O jornalista encerrou oficialmente sua carreira na televisão após uma despedida emocionante do Globo Repórter, programa que comandou por muitos anos. Na ocasião, Chapelin afirmou que pretendia aproveitar a nova fase da vida para relaxar e experimentar a chamada “liberdade total”. Depois da aposentadoria, ele se mudou com a esposa para uma chácara em Itanhandu, no sul de Minas Gerais, buscando justamente mais tranquilidade.
Mudança na aparência chamou atenção
Nos últimos anos, porém, o veterano surpreendeu o público principalmente pela transformação visual. Em janeiro deste ano, durante entrevista concedida à revista VEJA, Chapelin revelou que a barba branca e o costume de usar boné acabaram funcionando como uma espécie de “disfarce” para circular sem ser reconhecido. “Minha barba branca e meu bonezinho são hoje o meu disfarce. Quero entrar no mercado, na padaria, caminhar tranquilamente. Copacabana é uma confusão. E quero ser mais um na multidão”, contou.

A fala repercutiu entre admiradores do jornalista, especialmente porque o ex-apresentador sempre foi lembrado pela imagem séria e clássica do telejornalismo brasileiro. Após deixar Minas Gerais, Chapelin voltou a morar no Rio de Janeiro em 2021 para ficar mais próximo da família durante a pandemia. Atualmente, ele divide o tempo entre caminhadas na praia, filmes, séries e momentos ao lado dos filhos, enteado e netos.

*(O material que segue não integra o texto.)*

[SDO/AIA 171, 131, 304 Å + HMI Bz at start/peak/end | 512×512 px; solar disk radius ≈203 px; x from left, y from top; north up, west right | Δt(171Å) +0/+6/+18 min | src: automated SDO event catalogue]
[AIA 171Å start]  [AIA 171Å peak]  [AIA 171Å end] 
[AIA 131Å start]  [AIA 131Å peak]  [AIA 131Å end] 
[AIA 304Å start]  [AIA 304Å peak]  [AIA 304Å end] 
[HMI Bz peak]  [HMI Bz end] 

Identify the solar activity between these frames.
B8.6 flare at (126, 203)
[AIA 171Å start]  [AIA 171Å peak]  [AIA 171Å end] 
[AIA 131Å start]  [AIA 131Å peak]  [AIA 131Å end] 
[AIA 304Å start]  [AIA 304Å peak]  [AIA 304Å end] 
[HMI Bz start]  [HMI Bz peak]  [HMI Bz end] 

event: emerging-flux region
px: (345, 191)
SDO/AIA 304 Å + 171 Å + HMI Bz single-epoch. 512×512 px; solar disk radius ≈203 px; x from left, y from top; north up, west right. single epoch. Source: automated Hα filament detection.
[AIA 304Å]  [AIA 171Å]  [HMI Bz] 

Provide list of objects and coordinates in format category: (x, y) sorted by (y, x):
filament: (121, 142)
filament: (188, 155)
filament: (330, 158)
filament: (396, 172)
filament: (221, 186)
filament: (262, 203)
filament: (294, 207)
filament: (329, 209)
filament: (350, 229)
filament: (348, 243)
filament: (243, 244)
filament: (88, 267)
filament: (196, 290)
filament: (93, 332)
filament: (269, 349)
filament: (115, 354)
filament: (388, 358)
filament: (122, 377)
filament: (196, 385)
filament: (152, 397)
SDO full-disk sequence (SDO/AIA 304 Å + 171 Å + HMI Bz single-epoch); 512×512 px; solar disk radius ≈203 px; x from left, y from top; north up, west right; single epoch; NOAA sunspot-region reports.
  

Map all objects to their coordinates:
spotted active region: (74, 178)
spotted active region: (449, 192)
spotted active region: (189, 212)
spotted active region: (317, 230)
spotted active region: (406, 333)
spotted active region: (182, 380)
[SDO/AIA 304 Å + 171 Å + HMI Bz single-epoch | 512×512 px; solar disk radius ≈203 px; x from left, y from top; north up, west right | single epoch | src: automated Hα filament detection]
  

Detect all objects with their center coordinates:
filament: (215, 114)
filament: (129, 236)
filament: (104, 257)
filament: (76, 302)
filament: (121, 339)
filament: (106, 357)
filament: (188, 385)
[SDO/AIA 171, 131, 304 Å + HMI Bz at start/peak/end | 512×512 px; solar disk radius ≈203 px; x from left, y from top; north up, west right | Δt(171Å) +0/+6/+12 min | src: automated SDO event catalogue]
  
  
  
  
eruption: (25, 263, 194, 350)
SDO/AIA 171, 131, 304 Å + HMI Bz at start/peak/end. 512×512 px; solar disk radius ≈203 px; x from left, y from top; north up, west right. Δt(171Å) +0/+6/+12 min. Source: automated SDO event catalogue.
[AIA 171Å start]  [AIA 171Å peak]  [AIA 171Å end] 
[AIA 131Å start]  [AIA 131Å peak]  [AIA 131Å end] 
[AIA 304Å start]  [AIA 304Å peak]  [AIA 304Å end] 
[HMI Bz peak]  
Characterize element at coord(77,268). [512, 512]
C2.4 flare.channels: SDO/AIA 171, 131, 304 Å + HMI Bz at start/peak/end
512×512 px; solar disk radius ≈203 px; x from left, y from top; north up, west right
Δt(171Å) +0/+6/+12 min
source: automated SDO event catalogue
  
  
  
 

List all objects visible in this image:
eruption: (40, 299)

Reaparições emocionaram o público
Mesmo afastado da televisão, Sérgio Chapelin ainda apareceu em ocasiões especiais nos últimos anos. Em outubro de 2024, ele participou de uma homenagem após a morte de Cid Moreira, colega histórico de bancada no “Jornal Nacional”. Meses depois, voltou a ser visto publicamente ao comentar o falecimento de Léo Batista, outro nome importante do jornalismo esportivo e televisivo brasileiro.
As reaparições emocionaram telespectadores que acompanharam sua carreira ao longo de décadas na Globo. Nas redes sociais, muitos internautas destacaram o carinho que ainda sentem pelo jornalista e comentaram sobre a importância dele para a história da televisão. Mesmo vivendo uma rotina muito mais reservada atualmente, Chapelin segue sendo lembrado como uma das vozes mais marcantes do jornalismo brasileiro.